Op Ed: Time to Reconsider the Post Office

In light of an Amazon purchase shipped by the United States Postal Service that got sent to Florida instead of Fordham, I have decided to vent my frustration in this column by arguing that the USPS should be made defunct or restructured. 

In researching this column, I learned that the USPS does not receive tax dollars. They are a self-sufficient government entity that operates on sales of postage services and products. However, last year, the post office lost $2.7 billion, with a 30 percent decline in the volume of postage. The loss in money is because the business model of the USPS is flawed; their shipping prices are too low to stay afloat, which leads them to lose money and get bailed out by the federal government. 

What I immediately begin to notice is that there are so many mailing/shipping companies that compete with the USPS: UPS, FedEx, and even Amazon with their delivery service. With all of these private companies competing against one another, it leaves little room for other players. The fact is, these private companies can innovate their business model and infrastructure so much more fluidly than the USPS, which gets bogged down by ineffective government regulation and law

There are some counterarguments to this idea of eliminating the United States Postal Service. One is that the cost of shipping will grow too high, which makes sense because the USPS has been charging low prices. However, this is the exact reason they’re losing money. They may have low shipping prices, but it all comes around when the federal government has to offset the money they lose from these bad business practices. The shipping prices will remain low since multiple mailing companies already compete against one another, naturally lowering the price due to basic economic rules. 

Another argument is that by eliminating the USPS you would kill jobs, which is correct. People would lose their job if the USPS were to be eliminated. However, the private mailing companies would grow to account for the increased business that gets created by removing the USPS. When these companies grow, they have to hire more workers, and this means they will have a pool of highly qualified applicants to choose from. 

With the passing election, there becomes the question of what to do with mail-in ballots each election cycle.
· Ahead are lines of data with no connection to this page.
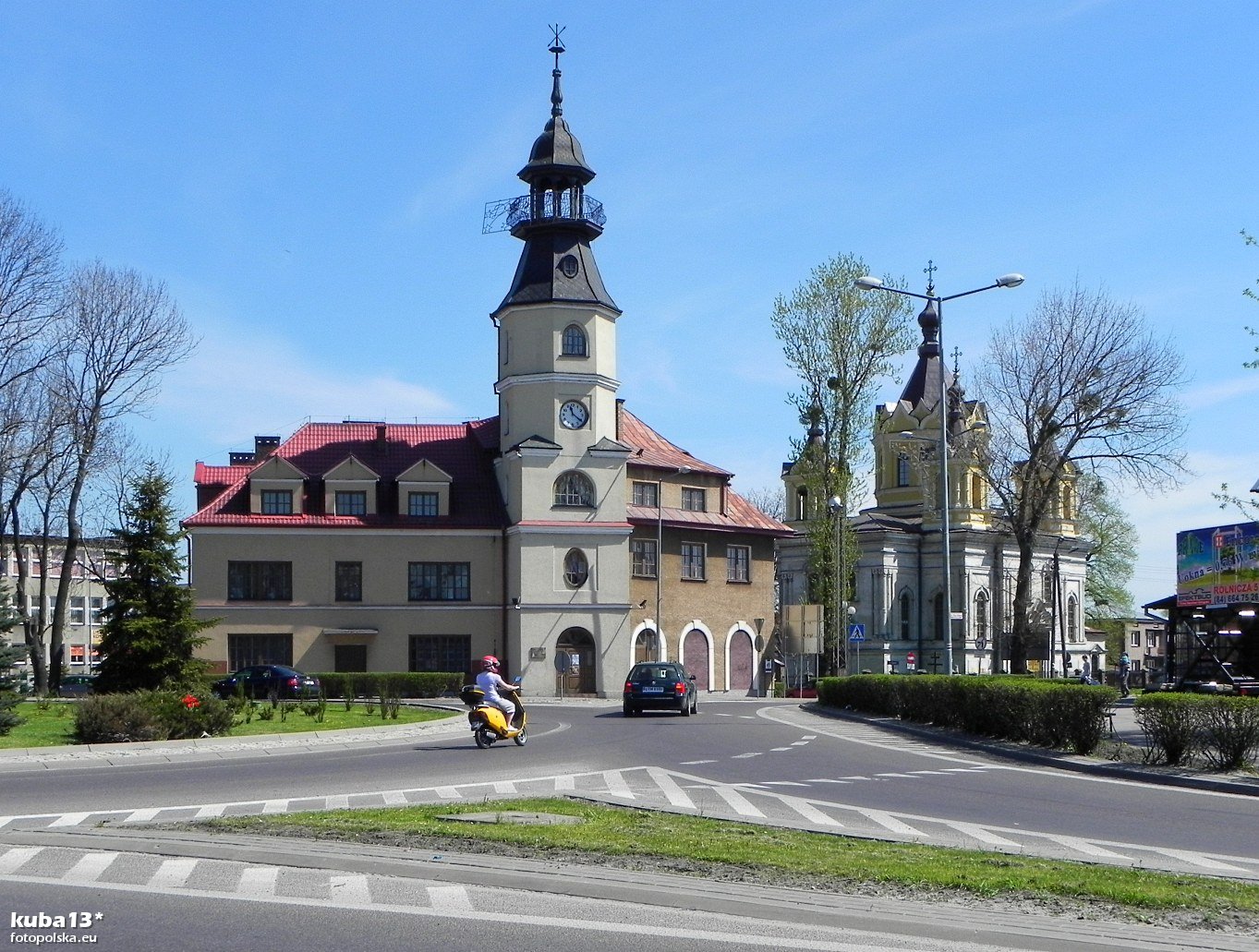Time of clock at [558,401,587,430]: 11:21
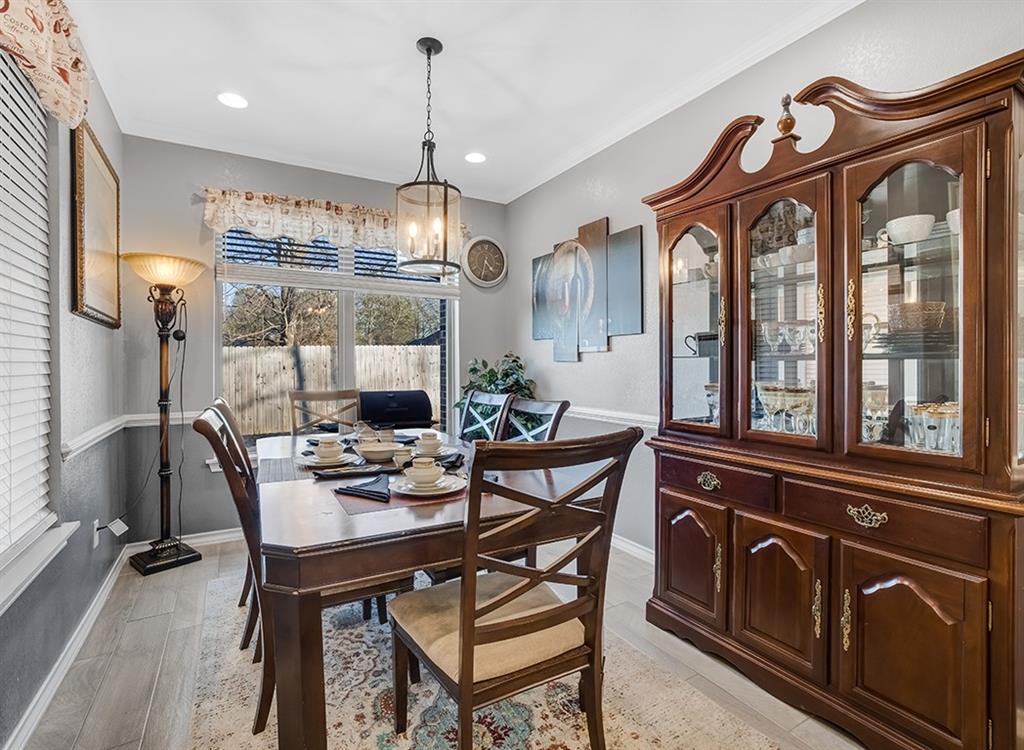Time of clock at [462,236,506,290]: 4:32
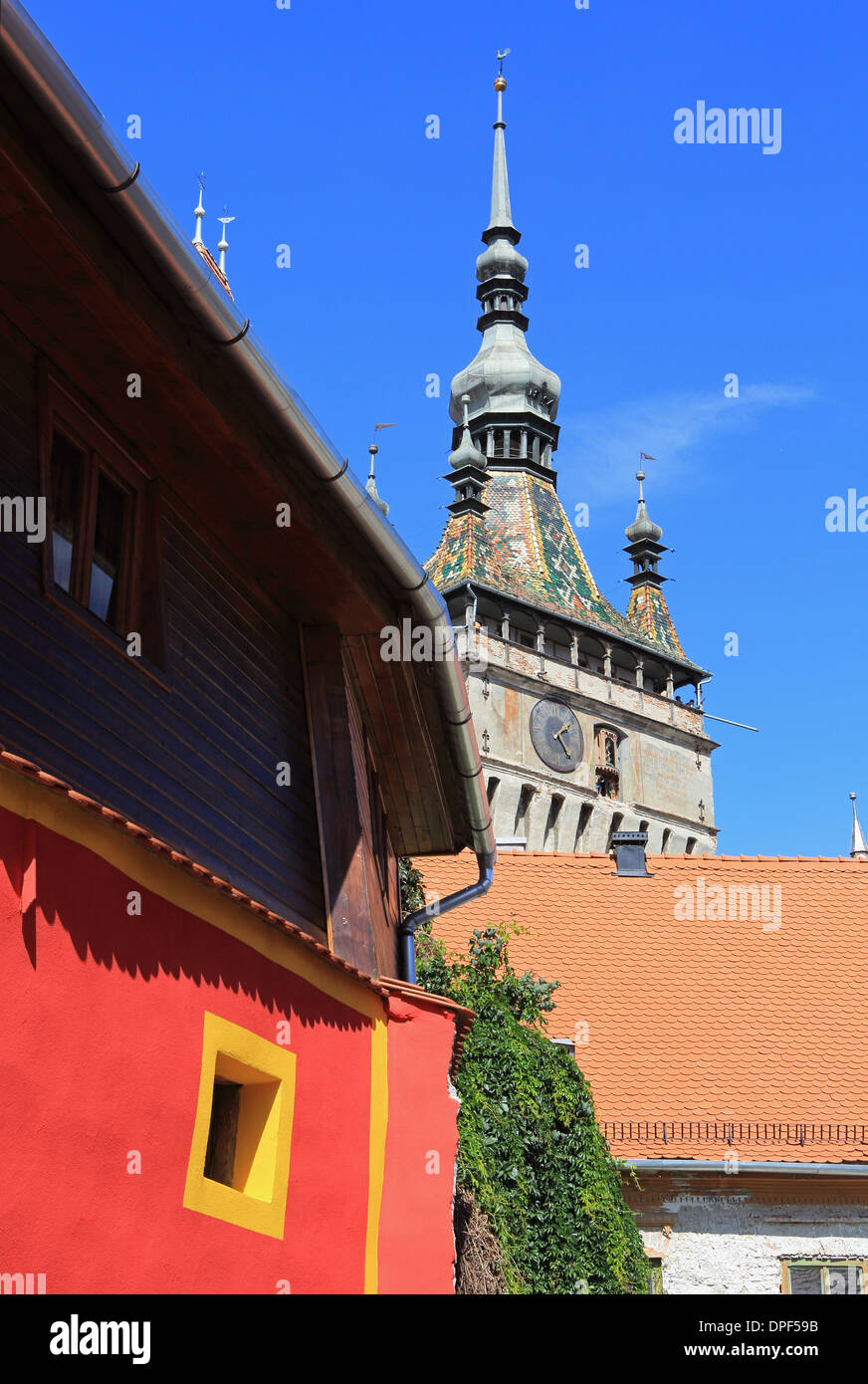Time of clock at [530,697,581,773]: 1:23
Understandably, you wouldn’t want a private mailing company in charge of ballots that can determine an elected official. A possible compromise to this issue would be to have a federal ballot collection service for every election, so there’s no evidence of corporate ballot tampering. 

The question of if the federal government should continue to have a postal service has long been a debate. With the growing sophistication of private mailing companies and e-commerce giants like Amazon, I think it’s time to realize that the private sector can do it better.